# Client/Server Kommunikation bei einem Spiel



## iSynthesis (23. Jun 2016)

Ich habe mich in letzter Zeit ein wenig der Client- und Server Programmierung gewidmet, jedoch verstehe ich einige Dinge noch nicht. Ich möchte einen Schiffeversenken Client programmieren, mit dem man, durch Knopfdruck einen Server erstellt und von einem anderen Client verbinden kann. Dies funktioniert so weit, jedoch weis ich nicht wie ich die Kommunikation implementieren soll. In der Theorie habe ich mir überlegt, dass am Anfang des Spiels die Positionen der Gegnerischen Schiffe ausgetauscht werden und dann bei jedem Zug eine int Zahl versendet wird, welche die Position des "Schusses" angibt. Wie mache ich das am besten?


----------



## VfL_Freak (23. Jun 2016)

▸ BEREITGESTELLTE DATEN

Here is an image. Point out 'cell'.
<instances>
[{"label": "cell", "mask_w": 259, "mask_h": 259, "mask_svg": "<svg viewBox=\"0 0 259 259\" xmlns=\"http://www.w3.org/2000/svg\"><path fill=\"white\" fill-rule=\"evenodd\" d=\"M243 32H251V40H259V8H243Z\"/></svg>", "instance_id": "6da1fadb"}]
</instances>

▸ GESTELLTE AUFGABE 1
Welche Art von Zahl soll laut dem Forenthread zur Client/Server-Kommunikation bei einem Spiel bei jedem Zug versendet werden?
▸ GESTELLTE AUFGABE 2
Geben Sie den Forenthread zur Client/Server-Kommunikation bei einem Spiel von „# Client/Server Kommunikation“ bis „VfL_Freak (23. Jun 2016)“ erneut wieder und setzen Sie dabei „Mausklick“ an die Stelle von „Knopfdruck“.
▸ GESTELLTE AUFGABE 3
Führen Sie den Forenthread zur Client/Server-Kommunikation bei einem Spiel im Anschluss an seine letzte Zeile weiter.

▸ ERGEBNIS DER AUFGABE 1
Eine int-Zahl, welche die Position des „Schusses“ angibt.

▸ ERGEBNIS DER AUFGABE 2
# Client/Server Kommunikation bei einem Spiel



## iSynthesis (23. Jun 2016)

Ich habe mich in letzter Zeit ein wenig der Client- und Server Programmierung gewidmet, jedoch verstehe ich einige Dinge noch nicht. Ich möchte einen Schiffeversenken Client programmieren, mit dem man, durch Mausklick einen Server erstellt und von einem anderen Client verbinden kann. Dies funktioniert so weit, jedoch weis ich nicht wie ich die Kommunikation implementieren soll. In der Theorie habe ich mir überlegt, dass am Anfang des Spiels die Positionen der Gegnerischen Schiffe ausgetauscht werden und dann bei jedem Zug eine int Zahl versendet wird, welche die Position des "Schusses" angibt. Wie mache ich das am besten?


----------



## VfL_Freak (23. Jun 2016)

▸ ERGEBNIS DER AUFGABE 3
iSynthesis hat gesagt.:


> Client [...], mit dem man, durch Knopfdruck einen Server erstellt und von einem anderen Client verbinden kann. Dies funktioniert so weit


Wenn Du Dich verbinden kannst, dann kannst Du doch über diese Verbindung auch senden ... 

Poste mal Details ...


----------



## iSynthesis (23. Jun 2016)

VfL_Freak hat gesagt.:


> Wenn Du Dich verbinden kannst, dann kannst Du doch über diese Verbindung auch senden ...
> 
> Poste mal Details ...


Ich verstehe die output/input Methoden aber noch nicht richtig :-/. Was müsste ich für eine Methode aufrufen, wenn bspw. Feld 1 getroffen wurde und was ist der Unterschied zwischen ObjectOutputStream und OutputStream bzw. den entsprechenden Input varianten? Wann sollte man was benutzen?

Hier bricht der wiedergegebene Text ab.